Neo-Nazi White returns to court (USA)

William A. White, Roanoke's most vociferous racist and the self-proclaimed commander of a neo-Nazi organization, again faces criminal charges.

The 7th U.S. Circuit Court of Appeals, in a decision released Monday, reinstated a charge that White encouraged violence against the foreman of a Chicago jury that convicted a fellow white supremacist years ago.

"Although First Amendment speech protections are far-reaching, there are limits," a three-judge panel from the court wrote.

The ruling reverses a judge's dismissal of the charge on free-speech grounds last July, before White was convicted of similar charges in Roanoke.

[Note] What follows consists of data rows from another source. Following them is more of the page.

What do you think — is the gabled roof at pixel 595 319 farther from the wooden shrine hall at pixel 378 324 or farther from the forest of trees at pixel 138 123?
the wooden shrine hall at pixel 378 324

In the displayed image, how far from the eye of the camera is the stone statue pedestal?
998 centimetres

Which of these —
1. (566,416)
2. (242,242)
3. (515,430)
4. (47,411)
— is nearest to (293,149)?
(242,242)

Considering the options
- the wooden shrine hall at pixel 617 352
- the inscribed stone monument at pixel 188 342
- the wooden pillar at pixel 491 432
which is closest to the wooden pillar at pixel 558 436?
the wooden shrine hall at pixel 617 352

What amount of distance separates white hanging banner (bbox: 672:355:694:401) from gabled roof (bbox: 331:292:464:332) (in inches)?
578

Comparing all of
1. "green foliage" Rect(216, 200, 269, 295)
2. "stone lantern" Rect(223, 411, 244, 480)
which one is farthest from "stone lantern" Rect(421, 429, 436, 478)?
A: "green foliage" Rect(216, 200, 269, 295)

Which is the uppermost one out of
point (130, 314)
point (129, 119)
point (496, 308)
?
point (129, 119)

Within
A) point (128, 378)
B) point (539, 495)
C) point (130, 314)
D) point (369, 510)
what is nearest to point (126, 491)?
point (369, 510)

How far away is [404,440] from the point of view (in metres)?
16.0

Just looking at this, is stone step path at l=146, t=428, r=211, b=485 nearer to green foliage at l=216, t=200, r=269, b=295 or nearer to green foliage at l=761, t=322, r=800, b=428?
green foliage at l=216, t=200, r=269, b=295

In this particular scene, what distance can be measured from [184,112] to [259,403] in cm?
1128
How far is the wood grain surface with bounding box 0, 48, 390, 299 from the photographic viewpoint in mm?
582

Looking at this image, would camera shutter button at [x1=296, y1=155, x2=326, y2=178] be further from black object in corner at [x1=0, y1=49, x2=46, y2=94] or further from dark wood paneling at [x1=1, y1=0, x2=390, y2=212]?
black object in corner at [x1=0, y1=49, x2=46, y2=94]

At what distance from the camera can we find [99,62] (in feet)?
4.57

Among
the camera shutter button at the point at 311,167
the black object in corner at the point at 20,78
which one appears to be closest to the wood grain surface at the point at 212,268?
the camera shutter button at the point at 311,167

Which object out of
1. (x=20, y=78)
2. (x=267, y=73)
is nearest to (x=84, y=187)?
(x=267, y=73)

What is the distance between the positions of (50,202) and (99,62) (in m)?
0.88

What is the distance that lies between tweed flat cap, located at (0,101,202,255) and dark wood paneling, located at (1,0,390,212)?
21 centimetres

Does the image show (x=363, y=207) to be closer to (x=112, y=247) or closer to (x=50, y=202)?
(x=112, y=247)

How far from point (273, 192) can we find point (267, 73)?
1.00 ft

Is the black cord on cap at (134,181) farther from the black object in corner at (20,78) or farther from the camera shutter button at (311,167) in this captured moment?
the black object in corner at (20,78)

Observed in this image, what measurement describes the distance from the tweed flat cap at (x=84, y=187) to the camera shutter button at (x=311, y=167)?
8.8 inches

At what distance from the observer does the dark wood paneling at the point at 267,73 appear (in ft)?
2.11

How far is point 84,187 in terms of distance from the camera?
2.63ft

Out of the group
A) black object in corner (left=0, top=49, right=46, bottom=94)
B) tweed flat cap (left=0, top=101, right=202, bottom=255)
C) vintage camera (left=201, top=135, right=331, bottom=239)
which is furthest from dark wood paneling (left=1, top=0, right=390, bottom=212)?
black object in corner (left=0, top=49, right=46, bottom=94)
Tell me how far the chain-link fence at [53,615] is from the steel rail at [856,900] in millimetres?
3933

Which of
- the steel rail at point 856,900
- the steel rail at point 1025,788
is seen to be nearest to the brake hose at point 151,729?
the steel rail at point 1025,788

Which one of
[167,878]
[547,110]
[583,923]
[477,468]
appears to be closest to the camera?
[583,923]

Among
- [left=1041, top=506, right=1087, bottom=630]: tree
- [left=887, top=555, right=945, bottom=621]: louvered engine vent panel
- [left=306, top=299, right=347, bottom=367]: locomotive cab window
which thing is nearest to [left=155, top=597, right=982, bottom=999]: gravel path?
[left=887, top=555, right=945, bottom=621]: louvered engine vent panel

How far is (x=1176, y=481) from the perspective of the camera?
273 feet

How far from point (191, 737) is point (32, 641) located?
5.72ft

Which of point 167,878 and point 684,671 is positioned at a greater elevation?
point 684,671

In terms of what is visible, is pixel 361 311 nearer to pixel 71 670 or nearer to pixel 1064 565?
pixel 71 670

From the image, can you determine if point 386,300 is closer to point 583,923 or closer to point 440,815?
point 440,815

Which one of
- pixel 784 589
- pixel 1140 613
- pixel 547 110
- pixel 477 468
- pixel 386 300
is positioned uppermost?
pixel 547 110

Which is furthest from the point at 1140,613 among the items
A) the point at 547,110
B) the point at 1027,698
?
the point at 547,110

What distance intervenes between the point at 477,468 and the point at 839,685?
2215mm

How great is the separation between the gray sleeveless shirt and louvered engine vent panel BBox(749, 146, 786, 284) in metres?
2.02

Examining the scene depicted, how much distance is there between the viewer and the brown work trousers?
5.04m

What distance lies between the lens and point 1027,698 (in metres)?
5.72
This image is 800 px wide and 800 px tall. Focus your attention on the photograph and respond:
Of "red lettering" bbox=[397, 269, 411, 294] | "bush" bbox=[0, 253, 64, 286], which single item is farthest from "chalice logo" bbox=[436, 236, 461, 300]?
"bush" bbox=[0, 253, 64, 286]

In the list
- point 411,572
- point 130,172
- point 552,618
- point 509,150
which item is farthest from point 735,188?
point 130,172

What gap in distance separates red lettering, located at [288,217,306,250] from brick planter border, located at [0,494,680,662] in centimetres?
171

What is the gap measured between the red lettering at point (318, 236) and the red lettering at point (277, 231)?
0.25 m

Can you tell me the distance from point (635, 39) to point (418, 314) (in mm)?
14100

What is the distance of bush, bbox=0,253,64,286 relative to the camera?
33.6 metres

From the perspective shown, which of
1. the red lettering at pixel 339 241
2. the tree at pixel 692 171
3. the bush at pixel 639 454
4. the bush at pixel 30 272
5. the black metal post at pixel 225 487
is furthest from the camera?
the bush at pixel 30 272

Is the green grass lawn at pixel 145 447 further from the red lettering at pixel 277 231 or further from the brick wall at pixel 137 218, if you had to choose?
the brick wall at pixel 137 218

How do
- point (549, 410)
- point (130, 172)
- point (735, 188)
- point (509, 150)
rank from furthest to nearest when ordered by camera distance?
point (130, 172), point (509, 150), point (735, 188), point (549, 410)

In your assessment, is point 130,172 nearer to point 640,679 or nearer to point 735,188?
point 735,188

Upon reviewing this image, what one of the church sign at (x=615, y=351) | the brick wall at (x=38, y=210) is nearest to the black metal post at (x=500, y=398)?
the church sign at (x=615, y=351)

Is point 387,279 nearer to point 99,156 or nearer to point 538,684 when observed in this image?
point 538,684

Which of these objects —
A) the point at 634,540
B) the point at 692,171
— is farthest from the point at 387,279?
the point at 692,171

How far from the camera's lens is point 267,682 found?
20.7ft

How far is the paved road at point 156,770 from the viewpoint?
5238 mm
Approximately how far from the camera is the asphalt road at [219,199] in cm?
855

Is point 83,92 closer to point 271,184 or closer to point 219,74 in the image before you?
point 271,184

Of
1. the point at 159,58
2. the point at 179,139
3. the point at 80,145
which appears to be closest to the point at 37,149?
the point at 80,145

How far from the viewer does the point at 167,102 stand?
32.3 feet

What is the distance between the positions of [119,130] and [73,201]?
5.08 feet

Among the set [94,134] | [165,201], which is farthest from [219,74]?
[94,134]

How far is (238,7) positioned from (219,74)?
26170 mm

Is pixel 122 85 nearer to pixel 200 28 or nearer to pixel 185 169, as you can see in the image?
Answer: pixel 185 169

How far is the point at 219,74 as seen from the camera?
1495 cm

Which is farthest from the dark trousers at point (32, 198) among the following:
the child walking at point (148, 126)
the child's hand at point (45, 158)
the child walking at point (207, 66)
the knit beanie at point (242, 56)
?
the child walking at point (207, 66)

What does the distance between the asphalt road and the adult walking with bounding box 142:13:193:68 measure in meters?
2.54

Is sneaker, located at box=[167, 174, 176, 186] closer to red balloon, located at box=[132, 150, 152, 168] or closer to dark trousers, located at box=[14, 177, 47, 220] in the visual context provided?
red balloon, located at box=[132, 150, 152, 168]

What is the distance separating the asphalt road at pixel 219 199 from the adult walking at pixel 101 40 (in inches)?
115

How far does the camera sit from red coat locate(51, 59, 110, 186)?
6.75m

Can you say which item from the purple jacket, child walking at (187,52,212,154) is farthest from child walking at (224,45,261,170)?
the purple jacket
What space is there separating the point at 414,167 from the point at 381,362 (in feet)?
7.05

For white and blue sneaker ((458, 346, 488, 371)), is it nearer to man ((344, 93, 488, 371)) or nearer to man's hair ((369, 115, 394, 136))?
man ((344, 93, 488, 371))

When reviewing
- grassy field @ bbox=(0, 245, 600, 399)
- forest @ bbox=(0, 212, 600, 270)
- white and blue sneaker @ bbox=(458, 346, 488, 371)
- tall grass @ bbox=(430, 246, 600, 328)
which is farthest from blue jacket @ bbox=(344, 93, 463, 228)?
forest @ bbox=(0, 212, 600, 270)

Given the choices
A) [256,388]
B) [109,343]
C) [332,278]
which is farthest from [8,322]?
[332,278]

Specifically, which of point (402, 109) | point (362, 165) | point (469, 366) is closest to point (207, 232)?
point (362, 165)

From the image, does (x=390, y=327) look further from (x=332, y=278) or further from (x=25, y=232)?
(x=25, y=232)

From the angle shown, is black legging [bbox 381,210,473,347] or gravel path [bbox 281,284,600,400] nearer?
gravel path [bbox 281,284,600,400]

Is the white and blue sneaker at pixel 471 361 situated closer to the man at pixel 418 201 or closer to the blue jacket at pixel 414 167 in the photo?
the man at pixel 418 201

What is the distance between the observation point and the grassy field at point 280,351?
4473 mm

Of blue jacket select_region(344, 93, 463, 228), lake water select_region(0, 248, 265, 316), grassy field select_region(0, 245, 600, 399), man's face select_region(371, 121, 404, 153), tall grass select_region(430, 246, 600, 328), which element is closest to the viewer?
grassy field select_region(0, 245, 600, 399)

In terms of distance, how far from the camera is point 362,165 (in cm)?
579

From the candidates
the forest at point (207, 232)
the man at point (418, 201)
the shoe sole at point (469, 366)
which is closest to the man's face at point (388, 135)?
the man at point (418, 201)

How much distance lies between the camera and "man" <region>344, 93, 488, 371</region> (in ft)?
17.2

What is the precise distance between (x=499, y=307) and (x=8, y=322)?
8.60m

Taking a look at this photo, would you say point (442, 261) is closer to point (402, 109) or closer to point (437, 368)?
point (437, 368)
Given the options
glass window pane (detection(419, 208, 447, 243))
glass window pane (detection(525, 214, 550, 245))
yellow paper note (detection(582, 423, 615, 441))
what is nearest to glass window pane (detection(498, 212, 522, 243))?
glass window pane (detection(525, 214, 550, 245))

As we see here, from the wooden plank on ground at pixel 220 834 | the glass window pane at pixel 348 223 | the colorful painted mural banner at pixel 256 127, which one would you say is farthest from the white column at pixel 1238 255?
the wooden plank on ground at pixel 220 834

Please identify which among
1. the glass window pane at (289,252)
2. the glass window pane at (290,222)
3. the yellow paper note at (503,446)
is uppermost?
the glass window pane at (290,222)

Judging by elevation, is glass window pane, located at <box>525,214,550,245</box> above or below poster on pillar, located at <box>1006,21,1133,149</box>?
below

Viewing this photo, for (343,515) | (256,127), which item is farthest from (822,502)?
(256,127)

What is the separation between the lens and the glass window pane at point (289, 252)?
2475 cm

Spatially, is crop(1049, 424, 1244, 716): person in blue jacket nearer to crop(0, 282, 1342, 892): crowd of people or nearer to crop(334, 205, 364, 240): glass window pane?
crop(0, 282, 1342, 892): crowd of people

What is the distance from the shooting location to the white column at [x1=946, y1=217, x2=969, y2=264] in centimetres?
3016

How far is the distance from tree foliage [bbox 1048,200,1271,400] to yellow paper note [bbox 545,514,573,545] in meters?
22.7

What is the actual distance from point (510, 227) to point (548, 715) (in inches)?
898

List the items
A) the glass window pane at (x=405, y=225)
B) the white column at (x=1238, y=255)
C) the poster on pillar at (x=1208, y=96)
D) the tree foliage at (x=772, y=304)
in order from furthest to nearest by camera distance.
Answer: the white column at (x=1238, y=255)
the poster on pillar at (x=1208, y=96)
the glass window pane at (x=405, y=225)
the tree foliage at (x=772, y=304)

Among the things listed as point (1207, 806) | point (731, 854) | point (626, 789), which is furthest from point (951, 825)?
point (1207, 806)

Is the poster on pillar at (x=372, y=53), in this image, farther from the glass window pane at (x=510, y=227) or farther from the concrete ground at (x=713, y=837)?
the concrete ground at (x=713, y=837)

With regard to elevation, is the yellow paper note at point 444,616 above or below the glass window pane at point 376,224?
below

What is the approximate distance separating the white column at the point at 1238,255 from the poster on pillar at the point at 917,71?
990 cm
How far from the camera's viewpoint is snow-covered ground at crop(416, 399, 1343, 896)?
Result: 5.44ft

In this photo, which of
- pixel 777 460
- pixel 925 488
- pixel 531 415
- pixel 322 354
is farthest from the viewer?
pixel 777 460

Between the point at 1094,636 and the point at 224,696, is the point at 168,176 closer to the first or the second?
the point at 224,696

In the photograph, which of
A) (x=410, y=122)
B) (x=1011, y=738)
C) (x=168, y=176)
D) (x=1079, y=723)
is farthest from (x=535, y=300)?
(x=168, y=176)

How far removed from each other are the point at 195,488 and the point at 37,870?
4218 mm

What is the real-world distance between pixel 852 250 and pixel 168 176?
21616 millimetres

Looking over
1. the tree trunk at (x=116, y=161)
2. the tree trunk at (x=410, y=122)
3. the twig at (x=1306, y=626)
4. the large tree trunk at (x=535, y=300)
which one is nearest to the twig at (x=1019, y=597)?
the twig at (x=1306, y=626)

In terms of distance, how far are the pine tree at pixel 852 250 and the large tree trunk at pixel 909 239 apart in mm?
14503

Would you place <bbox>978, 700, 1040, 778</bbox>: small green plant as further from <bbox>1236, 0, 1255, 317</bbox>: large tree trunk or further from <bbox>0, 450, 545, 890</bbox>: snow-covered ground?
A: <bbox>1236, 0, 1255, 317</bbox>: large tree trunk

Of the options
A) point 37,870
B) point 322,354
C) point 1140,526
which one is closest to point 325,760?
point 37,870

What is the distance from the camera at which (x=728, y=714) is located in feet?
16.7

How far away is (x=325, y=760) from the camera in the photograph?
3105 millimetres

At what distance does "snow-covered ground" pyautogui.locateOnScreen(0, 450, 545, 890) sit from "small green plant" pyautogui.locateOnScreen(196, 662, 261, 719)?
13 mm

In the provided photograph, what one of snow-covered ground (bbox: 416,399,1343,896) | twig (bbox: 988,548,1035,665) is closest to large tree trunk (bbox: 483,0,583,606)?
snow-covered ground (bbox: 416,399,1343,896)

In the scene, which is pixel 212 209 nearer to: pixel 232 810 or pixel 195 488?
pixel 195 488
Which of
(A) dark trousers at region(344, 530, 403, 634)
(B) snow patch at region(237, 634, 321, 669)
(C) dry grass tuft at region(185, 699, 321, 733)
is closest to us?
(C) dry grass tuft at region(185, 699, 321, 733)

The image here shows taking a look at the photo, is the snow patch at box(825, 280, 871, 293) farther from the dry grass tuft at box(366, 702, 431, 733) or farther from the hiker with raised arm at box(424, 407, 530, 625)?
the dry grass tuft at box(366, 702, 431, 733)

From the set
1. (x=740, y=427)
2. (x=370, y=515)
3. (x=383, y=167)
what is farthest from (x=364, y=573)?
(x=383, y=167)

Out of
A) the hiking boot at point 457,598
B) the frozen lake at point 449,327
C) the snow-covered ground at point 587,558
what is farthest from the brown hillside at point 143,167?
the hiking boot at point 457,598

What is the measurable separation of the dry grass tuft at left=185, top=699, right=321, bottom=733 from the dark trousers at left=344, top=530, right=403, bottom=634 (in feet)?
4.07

White, serving a two-and-a-half-year prison sentence, now faces the prospect of being returned to Chicago. He is charged with posting the name, address and telephone number of the foreman of a jury that convicted neo-Nazi leader Matthew Hale in 2004 of plotting to have a federal judge killed.

Although White made no direct threats against the juror, prosecutors had argued that his words must be viewed in the context of other material on overthrow.com, the now-defunct website that carried his inflammatory rhetoric.

The court of appeals noted that White once wrote that "everyone associated with the Matt Hale trial has deserved assassination for a long time."

White, who moved to Roanoke in 2004 and created the American National Socialist Workers Party, is currently serving time in a federal prison in Beckley, W.Va.

After years of pushing the line between free speech and illegal conduct, he was convicted in December of making racially motivated threats against people in Missouri, Delaware and Virginia.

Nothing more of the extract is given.